Toss not thy head aside;

Repose it where the loves were born

In that warm dell abide.

Whatever flowers, on mountain, field,

Or garden, may arise,

Thine only that pure odor yield

Which never can suffice.

Emblem of her I’ve loved so long,

Go, carry her this little song. ‘

img_8474As you might expect, the unusual form of the cyclamen made it a favourite with still life painters, such as the remarkable Ambrosius Bosschaert the Elder, who worked in the Netherlands during the 17th Century.

'Bouquet of Flowers in a Glass Vase' by Ambrosius Bosschaert the Elder (1621)

‘Bouquet of Flowers in a Glass Vase’ by Ambrosius Bosschaert the Elder (1621)

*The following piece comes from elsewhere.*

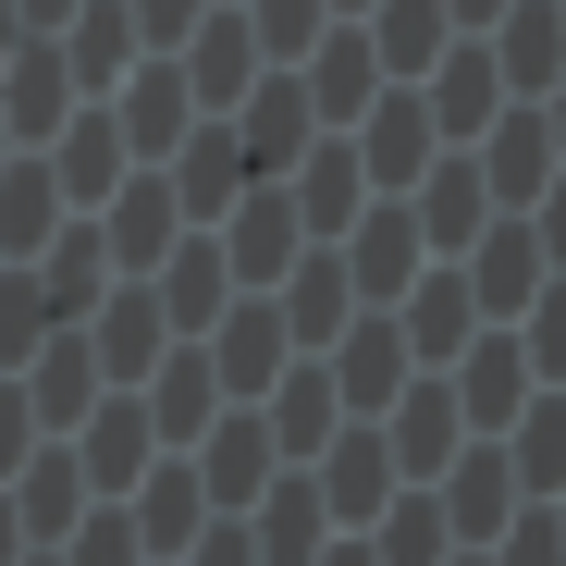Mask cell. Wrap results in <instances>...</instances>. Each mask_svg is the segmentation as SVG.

However, they have also inspired more recent painters. Koloman Moser, whose painting is below,  was a member of the Viennese Secessionists, a group that included Klimt. The plant was to be a big influence in Art Nouveau generally, with its love of the natural world and the exotic. And I can see why people were influenced to record the fleeting beauty of cyclamen. To see those flowers, poised as if to take flight, amongst the fallen leaves of autumn is to experience a brief moment of wonder.